Secure Passwords
Thursday, March 2nd, 2006Way back on episodes 4 & 5 of the Security Now Podcast with Steve Gibson and Leo Laporte the topic of discussion was “Personal Password Policies”. Most people know that you should change your passwords every six months, but how many that actually do go through the trouble of doing that actually come up with something more than just using their dog’s name or favorite color?

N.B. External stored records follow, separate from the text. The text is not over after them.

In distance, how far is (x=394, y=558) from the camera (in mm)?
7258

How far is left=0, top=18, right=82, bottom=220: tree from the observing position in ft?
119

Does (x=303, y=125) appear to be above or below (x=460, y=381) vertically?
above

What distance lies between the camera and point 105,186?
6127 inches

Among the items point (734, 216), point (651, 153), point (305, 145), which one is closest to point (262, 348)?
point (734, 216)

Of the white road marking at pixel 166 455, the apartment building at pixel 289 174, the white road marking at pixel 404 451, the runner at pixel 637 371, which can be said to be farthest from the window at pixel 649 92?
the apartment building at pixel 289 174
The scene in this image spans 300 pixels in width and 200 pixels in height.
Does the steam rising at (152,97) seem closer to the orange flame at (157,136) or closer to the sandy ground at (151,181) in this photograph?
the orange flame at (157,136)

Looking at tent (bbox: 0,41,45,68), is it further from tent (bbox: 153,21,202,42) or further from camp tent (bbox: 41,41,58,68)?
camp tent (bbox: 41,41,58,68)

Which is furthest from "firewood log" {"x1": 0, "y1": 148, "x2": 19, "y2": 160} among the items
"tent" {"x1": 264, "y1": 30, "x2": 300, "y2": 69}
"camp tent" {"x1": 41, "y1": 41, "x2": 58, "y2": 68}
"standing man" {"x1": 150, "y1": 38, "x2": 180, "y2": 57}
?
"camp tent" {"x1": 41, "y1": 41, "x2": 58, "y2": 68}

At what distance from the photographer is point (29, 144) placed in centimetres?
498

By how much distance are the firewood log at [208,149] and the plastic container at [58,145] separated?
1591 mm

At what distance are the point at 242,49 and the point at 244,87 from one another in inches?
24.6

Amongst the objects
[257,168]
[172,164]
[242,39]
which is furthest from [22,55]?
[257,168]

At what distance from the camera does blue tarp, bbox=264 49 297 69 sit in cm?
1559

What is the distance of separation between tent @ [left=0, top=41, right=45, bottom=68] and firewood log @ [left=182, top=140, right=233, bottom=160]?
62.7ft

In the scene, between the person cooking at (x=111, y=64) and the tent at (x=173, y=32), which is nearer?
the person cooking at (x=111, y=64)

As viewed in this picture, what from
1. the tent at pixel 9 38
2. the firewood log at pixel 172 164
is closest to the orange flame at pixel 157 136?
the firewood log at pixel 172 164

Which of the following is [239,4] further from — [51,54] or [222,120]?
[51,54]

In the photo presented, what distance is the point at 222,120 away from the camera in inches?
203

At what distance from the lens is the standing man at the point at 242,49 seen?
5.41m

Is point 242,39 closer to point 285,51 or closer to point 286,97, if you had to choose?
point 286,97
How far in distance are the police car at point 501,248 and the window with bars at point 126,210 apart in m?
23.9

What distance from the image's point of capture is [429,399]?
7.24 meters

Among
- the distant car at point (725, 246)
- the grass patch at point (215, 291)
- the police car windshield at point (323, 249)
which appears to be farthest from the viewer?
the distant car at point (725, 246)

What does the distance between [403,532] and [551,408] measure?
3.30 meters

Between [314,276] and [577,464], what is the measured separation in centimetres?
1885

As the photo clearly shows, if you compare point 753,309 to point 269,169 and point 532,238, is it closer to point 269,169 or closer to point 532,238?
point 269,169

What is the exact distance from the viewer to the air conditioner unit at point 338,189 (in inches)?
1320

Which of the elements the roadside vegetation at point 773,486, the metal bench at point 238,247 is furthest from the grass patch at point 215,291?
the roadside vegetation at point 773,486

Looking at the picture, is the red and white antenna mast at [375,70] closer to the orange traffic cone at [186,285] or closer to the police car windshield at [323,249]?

Of the various techniques mentioned in the podcast, there were at least two that I had already partially implemented in my own password creation routine. The first is the idea of a tiered-password system. For example, you may have one password for your banking and other high security logins, another for email and shopping sites, and a less secure password for general sites that require registration for some annoying reason. This way if someone managed to figure out your password for MySpace they wouldn’t also have the password for your bank account. The second idea is blending a word (maybe the name of your dog or something else you may be tempted to use as a password alone) and hashing it with a number. So if your dog’s name is Sparky and your zip code is 12345 you would end up with the password “s1p2a3r4k5y”. It should be fairly obvious why this password is significantly more secure than just “sparky”: it can’t be found in a dictionary, at over 10 characters it’s definitely long-ish, and by mixing two separate components someone trying to figure out your password would not only need to know two significant things about you, but also how to combine those elements.
The new ideas I learned from Security Now were additional methods of coming up with the components of a mixed password and also unique ways of combining those elements. For example, instead of using “sparky”, you could use the domain name and insert digits (phone number, zip code, birth year, etc.) in a predetermined way creating a unique password for every website. For added security you could then swap every other pair of characters or maybe add 1 to every other digit or something along those lines. If you go this route, then instead of just coming up with a different password for each security “tier” you could come up with unique algorithms for password creation at each level instead with maybe just the lowest security priority tier having a identical strong password while the higher security tiers are uniquely created dependent on the domain name or something of that nature.
I know I probably didn’t really explain this clearly so if you are interested in coming up with some really secure password methodologies, I really recommend listening to the podcast linked above or just ask questions in the comments and I can elaborate. Now though, it’s time for me to go change some passwords!